Lost to web3 hacks in 2023
Lost to smart contract hacks in 2023

Part I – Security Audit Overview

What is a Security Audit?

A smart contract audit provides developers with an in-depth review of their codebase to identify potential vulnerabilities, inefficient code, or poor coding practices. Typically, an audit will also check and identify discrepancies between the documentation (e.g., whitepaper) and the code. A thorough security audit should offer potential fixes and mitigations for such findings.

Security audits are crucial for all applications, but especially for decentralized applications running on public, permissionless blockchains.

Smart contract auditors have extensive experience examining many different types of products, whether they be tokens, staking contracts, DeFi protocols, GameFi, etc. By working with auditors, projects can obtain an external, independent set of eyes to perform a security audit ahead of an all-important product launch.
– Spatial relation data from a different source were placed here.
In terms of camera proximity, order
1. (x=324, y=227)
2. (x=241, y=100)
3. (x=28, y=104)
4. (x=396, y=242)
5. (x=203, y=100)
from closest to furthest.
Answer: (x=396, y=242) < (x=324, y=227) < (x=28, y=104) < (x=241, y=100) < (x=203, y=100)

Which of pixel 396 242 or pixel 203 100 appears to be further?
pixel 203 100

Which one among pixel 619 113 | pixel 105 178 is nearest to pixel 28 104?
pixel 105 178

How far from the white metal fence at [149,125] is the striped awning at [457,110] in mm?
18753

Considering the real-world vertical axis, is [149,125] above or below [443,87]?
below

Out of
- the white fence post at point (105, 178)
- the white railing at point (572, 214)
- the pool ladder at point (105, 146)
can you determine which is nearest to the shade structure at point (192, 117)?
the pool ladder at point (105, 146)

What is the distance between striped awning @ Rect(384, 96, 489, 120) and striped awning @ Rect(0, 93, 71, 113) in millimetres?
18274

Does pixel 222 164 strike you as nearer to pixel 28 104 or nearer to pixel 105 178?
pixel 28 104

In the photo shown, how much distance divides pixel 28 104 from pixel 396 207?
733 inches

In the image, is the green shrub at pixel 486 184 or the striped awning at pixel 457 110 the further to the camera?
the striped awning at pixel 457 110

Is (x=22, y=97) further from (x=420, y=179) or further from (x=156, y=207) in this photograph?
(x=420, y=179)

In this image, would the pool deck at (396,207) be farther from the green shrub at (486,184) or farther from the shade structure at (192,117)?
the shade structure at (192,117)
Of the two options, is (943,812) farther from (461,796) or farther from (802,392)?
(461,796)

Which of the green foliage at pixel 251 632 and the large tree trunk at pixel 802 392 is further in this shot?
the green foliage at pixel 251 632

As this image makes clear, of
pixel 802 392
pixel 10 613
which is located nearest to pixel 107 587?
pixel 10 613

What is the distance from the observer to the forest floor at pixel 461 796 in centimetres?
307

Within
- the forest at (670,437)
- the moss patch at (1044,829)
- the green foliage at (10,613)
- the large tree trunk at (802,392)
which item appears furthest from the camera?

Smart contract auditors review the codebase architecture, and identify potential issues as well as put forward recommendations to fix the issues found. Often the experience of reviewing many different projects is invaluable to auditors in being able to identify potential security issues.

Audits are typically carried out using a mixture of automated and manual processes to find security issues that could be exploited by malicious actors.

Furthermore, a good smart contract audit will examine the business logic laid out in the project whitepaper and other end-user-facing documentation to ensure that the logic is correctly mapped in the smart contract code.

Audit findings are presented in a report, highlighting potential vulnerabilities and outlining possible solutions.
The process is often iterative, with two-way communication between the auditors and project developers, and an active working relationship will often yield the best results for a security audit.

When should you get an audit?

A smart contract or set of smart contracts is often deployed onto public blockchains such as Ethereum.

Once a smart contract goes live on a public blockchain, it can be accessed by everyone, and unfortunately, this includes malicious/bad actors who will try to take advantage of any vulnerabilities for financial gain.

On a public blockchain, these exploits or hacks cannot be reversed, leading to financial and reputational loss not only for the project but also for the protocol’s users.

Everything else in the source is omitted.